AA muhabirinin konuya ilişkin soruların cevaplayan TD Securities Kıdemli Gelişen Piyasalar Stratejisti Cristian Maggio, İngiltere'deki finans sektörünü Rusya'ya batı dünyasının tartışıldığı yaptırımlara soğuk baktığını belirterek, "City of London içerisindeki finansal kuruluşları kendi karlarını, jeostratejik gelişmelerden daha öncelikli olarak görecektir. Rusya'ya ağır ekonomik, finansal yaptırımların uygulanmasını beklemiyorum" dedi.
Rusya ile Avrupa'nın güçlü ticaret ve yatırım ilişkilerine sahip olması sebebiyle Rusya'ya uygulanabilecek olası yaptırımların her iki tarafın ekonomisine ve yatırım ortamına zarar verebileceği uyarısında bulunan Maggio, İngiltere'deki finans kuruluşlarının son yıllarda Londra'nın finans merkezi olarak öne çıkmasıyla birlikte, bu trende ters düşebilecek bir adımın atılmasının çok düşük bir olasılık olduğunu ifade etti.

## Kaynak veriler
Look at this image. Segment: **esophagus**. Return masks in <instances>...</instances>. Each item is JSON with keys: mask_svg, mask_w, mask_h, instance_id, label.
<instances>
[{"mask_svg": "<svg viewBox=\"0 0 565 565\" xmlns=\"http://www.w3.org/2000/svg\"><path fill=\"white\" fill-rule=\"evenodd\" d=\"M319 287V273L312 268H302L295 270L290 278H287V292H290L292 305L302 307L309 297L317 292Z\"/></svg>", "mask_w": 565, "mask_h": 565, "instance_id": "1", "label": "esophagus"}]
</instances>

## Yönergeler
1. Verilen metne göre Cristian Maggio hangi kurumda, hangi unvanla çalışıyor?
2. Verilen metinde "AA muhabirinin konuya" ile başlayıp "olduğunu ifade etti." ile biten bölümü harfi harfine aktarın.
Liste bu işte hiçbir rol oynamaz.

## Yanıtlar
1. TD Securities'te Kıdemli Gelişen Piyasalar Stratejisti olarak.

2.
AA muhabirinin konuya ilişkin soruların cevaplayan TD Securities Kıdemli Gelişen Piyasalar Stratejisti Cristian Maggio, İngiltere'deki finans sektörünü Rusya'ya batı dünyasının tartışıldığı yaptırımlara soğuk baktığını belirterek, "City of London içerisindeki finansal kuruluşları kendi karlarını, jeostratejik gelişmelerden daha öncelikli olarak görecektir. Rusya'ya ağır ekonomik, finansal yaptırımların uygulanmasını beklemiyorum" dedi.
Rusya ile Avrupa'nın güçlü ticaret ve yatırım ilişkilerine sahip olması sebebiyle Rusya'ya uygulanabilecek olası yaptırımların her iki tarafın ekonomisine ve yatırım ortamına zarar verebileceği uyarısında bulunan Maggio, İngiltere'deki finans kuruluşlarının son yıllarda Londra'nın finans merkezi olarak öne çıkmasıyla birlikte, bu trende ters düşebilecek bir adımın atılmasının çok düşük bir olasılık olduğunu ifade etti.